Select Committee on Health Written Evidence

Memorandum by Graham Tanner (PS 33)



  1.  Twenty-two Patient for Patient Safety Champions for England & Wales were appointed in May 2008 in accordance with Recommendation 13 of Safety First. Patient Champions whilst working in collaboration with healthcare bodies in England & Wales are also aligned to the World Alliance for Patient Safety. The projects aim being to improve patient safety in various areas of healthcare provision. This submission is compiled on the basis of discussion with a large number of patients and may not necessarily be the view of the Patient Champion project corporately.

Q1.   What are the risks to patient safety and to what extent they are avoidable

  2.  Patients recognize that there are inherent risks in all forms of invasive surgery and medical treatment. There are obviously higher risks associated with the development of new techniques and therapies but these have to be weighed against benefits accruing to the patient. Few of the advancements in surgical procedures and therapeutic treatment which prolong people's lives would have taken place if the risks involved had not been confronted by surgeons, patients their families and carers. The involvement of patients and their carers is therefore vital to future research and development of medical procedures.

  3.  There are two great risks (outside of invasive surgery) facing patients in acute, primary and social care settings. These arise from infection some of which display increased antimicrobial resistance together with restrictions on availability of life prolonging medications.

  4.  Contemporary antibiotics are becoming increasingly ineffective against a large number of bacteria and in some instances even the strongest antibiotics are becoming ineffective. There has been a view that some of the more infamous infections were restricted to acute care and mainly confined to elderly patients. Statistics released by the Health Protection Agency (HPA) are beginning to dispel these views. At least 25% of Clostridium Difficile emanates from settings other than acute care and MRSA is becoming more prevalent in the community particularly amongst the younger generations. The mortality rate associated with infections which have developed resistance and produce virulent toxins has increased markedly over the last two years.

  5.  The World Alliance for Patient Safety has recognized the growing threat from antimicrobial resistance and the rise in increased treatment failures. The risk of untreatable infectious diseases increases the threat of transmission of these virulent pathogens and this could endanger the collective health of large sections of populations. Research demonstrates that resistance to antimicrobial therapy is contributing to national and international increases in infectious disease mortality. The World Alliance is therefore working towards a Third Global Challenge centred on antimicrobial resistance.

  6.  It is recognized that the best method of preventing transmission of these diseases is the cleansing of hands. The National Patient Safety Agency is conducting the "cleanyourhands" campaign in acute trusts with limited pilots being extended to primary and social care providers. The campaign in acute care has made a vast contribution to the reduction in MRSA bacteraemias but although the necessity to cleanse soiled hands with soap and water is emphasized in the campaign materials there is still confusion amongst healthcare professionals as to when hand gels are appropriate.

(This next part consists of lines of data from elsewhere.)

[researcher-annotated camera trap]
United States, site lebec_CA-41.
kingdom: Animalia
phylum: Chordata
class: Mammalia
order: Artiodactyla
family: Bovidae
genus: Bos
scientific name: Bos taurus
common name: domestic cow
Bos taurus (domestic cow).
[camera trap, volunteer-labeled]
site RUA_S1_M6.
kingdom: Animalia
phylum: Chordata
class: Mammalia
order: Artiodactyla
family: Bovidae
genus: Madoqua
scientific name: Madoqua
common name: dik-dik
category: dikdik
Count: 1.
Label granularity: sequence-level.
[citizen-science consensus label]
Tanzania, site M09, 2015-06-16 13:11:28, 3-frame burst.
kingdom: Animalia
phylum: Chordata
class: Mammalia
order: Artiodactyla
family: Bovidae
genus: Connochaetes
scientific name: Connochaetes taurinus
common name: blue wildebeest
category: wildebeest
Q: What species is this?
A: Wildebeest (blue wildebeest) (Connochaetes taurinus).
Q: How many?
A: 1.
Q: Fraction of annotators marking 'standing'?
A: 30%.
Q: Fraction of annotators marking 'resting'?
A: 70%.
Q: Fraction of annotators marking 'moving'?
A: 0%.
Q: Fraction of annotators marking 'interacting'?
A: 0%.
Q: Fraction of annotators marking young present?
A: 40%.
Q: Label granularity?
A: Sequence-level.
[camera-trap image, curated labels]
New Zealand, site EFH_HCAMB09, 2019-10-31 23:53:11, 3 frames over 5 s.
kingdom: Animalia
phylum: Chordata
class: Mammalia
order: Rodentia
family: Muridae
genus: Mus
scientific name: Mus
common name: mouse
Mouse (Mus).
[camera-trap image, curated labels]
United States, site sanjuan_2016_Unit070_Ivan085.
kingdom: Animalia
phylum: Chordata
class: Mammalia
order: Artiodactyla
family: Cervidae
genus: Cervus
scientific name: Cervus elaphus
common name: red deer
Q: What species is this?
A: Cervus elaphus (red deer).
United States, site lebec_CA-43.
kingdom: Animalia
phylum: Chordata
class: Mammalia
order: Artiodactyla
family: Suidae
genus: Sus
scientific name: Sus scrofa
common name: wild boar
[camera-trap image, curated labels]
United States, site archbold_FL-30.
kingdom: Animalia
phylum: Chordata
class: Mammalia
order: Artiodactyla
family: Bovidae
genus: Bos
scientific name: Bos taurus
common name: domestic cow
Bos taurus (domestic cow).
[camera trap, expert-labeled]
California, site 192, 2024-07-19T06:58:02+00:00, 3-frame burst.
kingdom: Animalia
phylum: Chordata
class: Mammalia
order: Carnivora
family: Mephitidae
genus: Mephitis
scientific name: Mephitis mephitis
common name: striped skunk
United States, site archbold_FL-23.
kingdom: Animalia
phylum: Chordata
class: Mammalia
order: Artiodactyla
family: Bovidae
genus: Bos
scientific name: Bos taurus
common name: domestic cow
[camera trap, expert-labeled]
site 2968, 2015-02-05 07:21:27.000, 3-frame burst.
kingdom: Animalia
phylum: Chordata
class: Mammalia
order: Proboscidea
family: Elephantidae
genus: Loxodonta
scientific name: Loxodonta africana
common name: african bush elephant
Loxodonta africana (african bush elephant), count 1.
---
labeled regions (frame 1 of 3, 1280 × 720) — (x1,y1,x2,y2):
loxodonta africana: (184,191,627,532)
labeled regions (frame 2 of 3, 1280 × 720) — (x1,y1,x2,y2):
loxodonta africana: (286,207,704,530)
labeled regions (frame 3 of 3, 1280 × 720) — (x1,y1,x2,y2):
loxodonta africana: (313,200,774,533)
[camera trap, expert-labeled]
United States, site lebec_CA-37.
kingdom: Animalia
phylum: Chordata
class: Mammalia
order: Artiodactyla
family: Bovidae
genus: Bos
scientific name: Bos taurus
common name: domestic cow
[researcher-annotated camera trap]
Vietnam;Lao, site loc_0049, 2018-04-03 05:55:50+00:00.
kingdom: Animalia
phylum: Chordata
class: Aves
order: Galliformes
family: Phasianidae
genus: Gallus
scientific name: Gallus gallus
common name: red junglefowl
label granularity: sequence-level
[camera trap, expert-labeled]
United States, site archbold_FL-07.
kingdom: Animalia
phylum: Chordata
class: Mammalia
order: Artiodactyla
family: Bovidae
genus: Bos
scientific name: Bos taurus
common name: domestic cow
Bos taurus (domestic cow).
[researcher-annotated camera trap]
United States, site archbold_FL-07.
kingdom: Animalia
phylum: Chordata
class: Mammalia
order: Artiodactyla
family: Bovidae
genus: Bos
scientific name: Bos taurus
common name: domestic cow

  7.  Some healthcare professionals are becoming so concerned about the confusion that currently exist there are suggestions that the hand gel stations should be removed. This in itself will not resolve the problems; it may actually promote the transmission of infection. The NPSA needs to reinforce its campaign but place greater emphasis on the necessity to use soap and water to cleanse hands when soiled and where diarrhea is involved. Extension to the primary care and social care sectors also needs to be undertaken as a matter of urgency if patient safety is to be truly improved. In order to achieve this objective there needs to reconsideration of the funding allocated to the project. Healthcare associated infections incur costs in excess of £2 billion per annum and savings made from reduced infection levels would more than compensate for increased expenditure.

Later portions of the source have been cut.